本申请的发明涉及的现有技术文件列举如下。 

[现有技术文件] 

[专利文件] 

[专利文件1]日本特开昭59-183693号公报 

[专利文件2]日本特开2002-45191号公报 

[专利文件3]日本特开平07-265084号公报 

[专利文件4]日本特开平07-67648号公报 

[专利文件5]日本特开平06-30788号公报 

[专利文件6]日本特开平06-217786号公报 

[专利文件7]日本特开平10-179169号公报 

[非专利文件] 

[非专利文件1]Fermentation Bioengineering,(1989)4:257页 

[非专利文件2]Proc.Natl.Acad.Sci.USA,(1986)83:6465页 

[非专利文件3]Biotechnology,(1988)6:67页 

[非专利文件4]Proc.Natl.Acad.Sci.USA,(1983)80:4564页 

[非专利文件5]Cytotechnology,(1990)4:173页 

[非专利文件6]Biotechnology,(1992)10:169页 

[非专利文件7]J.Immunol.Methods,(1989)125:191页 

[非专利文件8]Biotechnology,(1992)10:1455页 

发明内容

哺乳动物细胞，尤其是中国仓鼠卵巢细胞(下文中称为CHO细胞)在药物制剂的生产中的应用，已经被证实是安全的并且现在已经成为常规技术。在使用哺乳动物细胞来生产重组蛋白时，提高生产力对降低成本、医疗保健成本控制等等来说都是非常重要的。因此，有需要通过有效基因转移来发展用于生产具有高水平生产能力的转化体的表达载体。 
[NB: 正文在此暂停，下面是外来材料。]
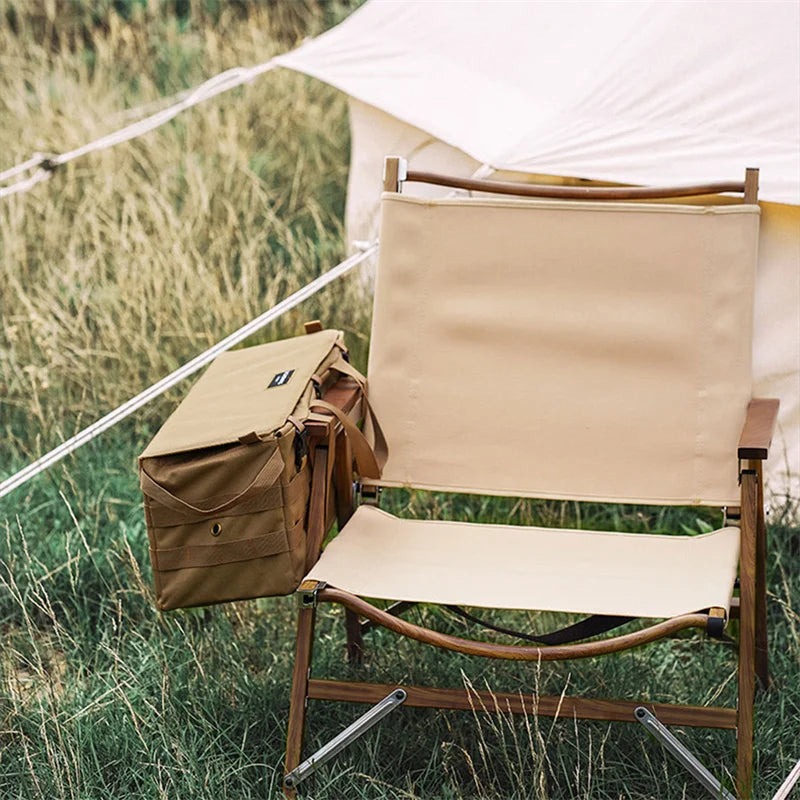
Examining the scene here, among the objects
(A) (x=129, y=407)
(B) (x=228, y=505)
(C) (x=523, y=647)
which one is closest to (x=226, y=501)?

有效基因转移对哺乳动物细胞内重组蛋白的高水平的简易生产是必需的。有效基因转移是指不管克隆选择容易与否，获得具有高水平生产力的克隆的概率都很高。特别地，其是指活细胞克隆的数量相对于所有转化的细胞在药物选择之后相对较小，从而很容易选择具有高水平生产力的克隆。其也指出现具有高水平生产力的克隆的概率足够高，即使生产目的蛋白质的细胞的数量很小。由于可利用细胞的数量变得很大，需要更多时间和精力用于选择，并导致效率低下，并且有很高可能性会忽略潜在的具有高水平生产能力的克隆。